Our place of refuge was Flamingo Cay, a mile and a half long scrub covered rock mostly populated by small lizards (a lot) and birds (not so many). We weren't the only human visitors. Four Bahamian fishing boats shared the anchorage with us. Each boat, about 40 feet long, was accompanied by four or five open skiffs powered by outboard engines. In normal weather, a couple of fisherman go out in each of the smaller boats and dive the coral patches that dot the surrounding shallow banks. At the end of the day, they return to the mother ship to clean and refrigerate their catch.
We weren't experiencing normal weather. The day after we arrived the wind piped up to a steady 25 knots. The seas to the north and south of the island looked downright nasty, white spray filled the air. Two of the fisherman dropped by to ask if we had heard a weather report. They explained they were from Long Island and were fishing the banks until lobster season closed at the end of the month. We told them that Chris Parker of the Caribbean Weather Centre was predicting sustained winds in the 25 knot range or higher for the rest of the week. Our friends weren't happy. "Well, mon, I can take 20 knots, but 25... that's too much wind, mon!" one admitted. His companion added, "I hope we're not still stuck here when the season closes next week."
The first day, David went snorkelling on some of the small coral heads in the lee of the island. He noticed several of the fishermen, prevented by the big waves from harvesting more extensive reefs further afield, were doing the same. "I don't think I'll be finding much that's edible," he told Eileen. He was right. After a couple of hours, the Bahamians unloaded a bunch lobster and fish. David returned with one modest grouper and a single conch. "I see we're planning to survive off the bounty of the sea," Eileen commented.
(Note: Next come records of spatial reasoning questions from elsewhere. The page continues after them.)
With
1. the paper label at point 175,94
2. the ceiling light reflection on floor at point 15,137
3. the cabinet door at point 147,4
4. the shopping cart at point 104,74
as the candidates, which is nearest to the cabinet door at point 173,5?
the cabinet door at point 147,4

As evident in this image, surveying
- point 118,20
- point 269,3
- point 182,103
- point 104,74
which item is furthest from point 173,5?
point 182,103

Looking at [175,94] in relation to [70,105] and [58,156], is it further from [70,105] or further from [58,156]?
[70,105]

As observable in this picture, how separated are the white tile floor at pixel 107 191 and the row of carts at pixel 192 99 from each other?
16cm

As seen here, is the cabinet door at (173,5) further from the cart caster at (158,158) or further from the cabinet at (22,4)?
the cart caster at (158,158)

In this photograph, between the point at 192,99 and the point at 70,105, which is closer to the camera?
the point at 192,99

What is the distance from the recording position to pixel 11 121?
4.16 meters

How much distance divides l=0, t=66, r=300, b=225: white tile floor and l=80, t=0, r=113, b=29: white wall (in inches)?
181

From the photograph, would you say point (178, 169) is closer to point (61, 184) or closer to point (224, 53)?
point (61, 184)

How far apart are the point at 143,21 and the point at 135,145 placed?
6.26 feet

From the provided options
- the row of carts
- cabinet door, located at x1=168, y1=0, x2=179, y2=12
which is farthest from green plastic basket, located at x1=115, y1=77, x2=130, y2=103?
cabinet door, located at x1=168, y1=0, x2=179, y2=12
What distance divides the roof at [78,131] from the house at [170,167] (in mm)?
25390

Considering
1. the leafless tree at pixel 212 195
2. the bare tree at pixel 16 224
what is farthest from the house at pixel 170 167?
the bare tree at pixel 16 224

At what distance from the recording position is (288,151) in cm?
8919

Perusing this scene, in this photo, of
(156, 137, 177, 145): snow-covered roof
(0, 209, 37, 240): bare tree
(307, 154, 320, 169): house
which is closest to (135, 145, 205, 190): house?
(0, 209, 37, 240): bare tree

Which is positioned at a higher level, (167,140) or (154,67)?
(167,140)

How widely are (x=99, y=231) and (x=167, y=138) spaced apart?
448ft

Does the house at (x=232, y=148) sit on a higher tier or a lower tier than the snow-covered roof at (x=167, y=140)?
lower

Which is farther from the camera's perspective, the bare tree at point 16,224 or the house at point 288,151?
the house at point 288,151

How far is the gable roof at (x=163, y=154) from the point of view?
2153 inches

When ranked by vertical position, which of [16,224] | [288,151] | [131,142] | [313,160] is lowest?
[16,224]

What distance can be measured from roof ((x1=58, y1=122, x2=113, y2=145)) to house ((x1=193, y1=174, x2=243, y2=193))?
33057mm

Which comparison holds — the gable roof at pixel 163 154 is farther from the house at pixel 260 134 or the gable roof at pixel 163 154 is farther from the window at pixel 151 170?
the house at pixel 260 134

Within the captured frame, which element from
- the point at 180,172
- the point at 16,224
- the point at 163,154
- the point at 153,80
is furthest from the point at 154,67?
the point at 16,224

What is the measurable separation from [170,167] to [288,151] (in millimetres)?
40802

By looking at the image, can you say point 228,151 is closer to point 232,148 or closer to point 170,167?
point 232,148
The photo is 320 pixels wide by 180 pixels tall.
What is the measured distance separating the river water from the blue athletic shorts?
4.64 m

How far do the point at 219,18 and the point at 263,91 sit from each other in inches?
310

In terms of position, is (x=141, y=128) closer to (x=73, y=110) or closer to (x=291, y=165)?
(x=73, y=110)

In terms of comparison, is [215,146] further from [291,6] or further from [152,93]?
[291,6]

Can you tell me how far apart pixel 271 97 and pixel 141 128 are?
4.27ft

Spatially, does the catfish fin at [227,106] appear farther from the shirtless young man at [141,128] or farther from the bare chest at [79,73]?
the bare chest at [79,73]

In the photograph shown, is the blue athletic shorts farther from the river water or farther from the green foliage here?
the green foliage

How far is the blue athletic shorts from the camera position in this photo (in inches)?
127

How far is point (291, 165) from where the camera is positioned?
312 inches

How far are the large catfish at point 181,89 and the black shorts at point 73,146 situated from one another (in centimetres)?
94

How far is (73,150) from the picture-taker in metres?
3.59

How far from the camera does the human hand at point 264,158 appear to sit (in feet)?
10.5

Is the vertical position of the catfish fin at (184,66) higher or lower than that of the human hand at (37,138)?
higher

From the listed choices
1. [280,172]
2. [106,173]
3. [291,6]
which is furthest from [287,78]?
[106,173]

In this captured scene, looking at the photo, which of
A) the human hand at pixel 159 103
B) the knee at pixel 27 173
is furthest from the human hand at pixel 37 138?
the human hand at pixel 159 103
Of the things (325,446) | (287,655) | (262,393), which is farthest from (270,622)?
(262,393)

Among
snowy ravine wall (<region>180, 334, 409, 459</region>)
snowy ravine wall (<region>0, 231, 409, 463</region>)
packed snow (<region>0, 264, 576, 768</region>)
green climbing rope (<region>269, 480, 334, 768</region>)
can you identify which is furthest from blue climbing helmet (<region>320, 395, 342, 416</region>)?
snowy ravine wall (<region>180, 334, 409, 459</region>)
The next day we decided on a shore excursion. Eileen found some nice shells on the beach and David checked out the defunct light at the top of the island's highest peak, which just happens to be the highest point in the Jumentos. It took him about ten minutes to climb the 138 feet. "Now I know how Edmund Hillary and Tensing Norkay felt," he said.
We spent the third day on the boat. "Let's listen to some music," David suggested. "The stereo has been broken for six months," Eileen pointed out. "Remember my Christmas present?"
"Oh, you mean that new CD player in the box that we've been carrying around ever since we left Florida?"
David spent the rest of the day tangled up in a mess of multicoloured wires. Just as the sun set, Annie Lennox started singing in the main saloon. The cockpit speakers remained mute. "I think we're missing a few parts," David muttered. "You didn't notice a stereo shop on shore, did you?"
That night the wind increased until it was a sustained 30 to 35 knots with gusts over 40. One of our two anchors began to drag, putting us at an uncomfortable angle to the seas sweeping around the end of the island. At one in the morning, in the middle of a shower, David scrambled into the bucking dinghy and took a third anchor out and got us facing in the right direction again. "Never a dull moment," he said as he towelled off.
In the morning, the wind was back down to 25 so we took our hair cutting tools to shore and set up shop on the beach. Our coiffures turned out to be strikingly similar -- let's call it the natural blow dry look. Fortunately, we both have a good supply of hats.
Saturday, David decided to change the engine oil and automatic transmission fluid. They didn't really need to be changed, but he couldn't resist the urge to cover himself and much of the boat in a black slimy mess.
When we woke Sunday morning, for the first time in days, our wind-powered generator wasn't howling. The sky was clear and the rocks off the tip of the island were no longer obscured by white foam. The fishing boats had disappeared. Fortunately, we had run out of projects, so we weighed anchor and left.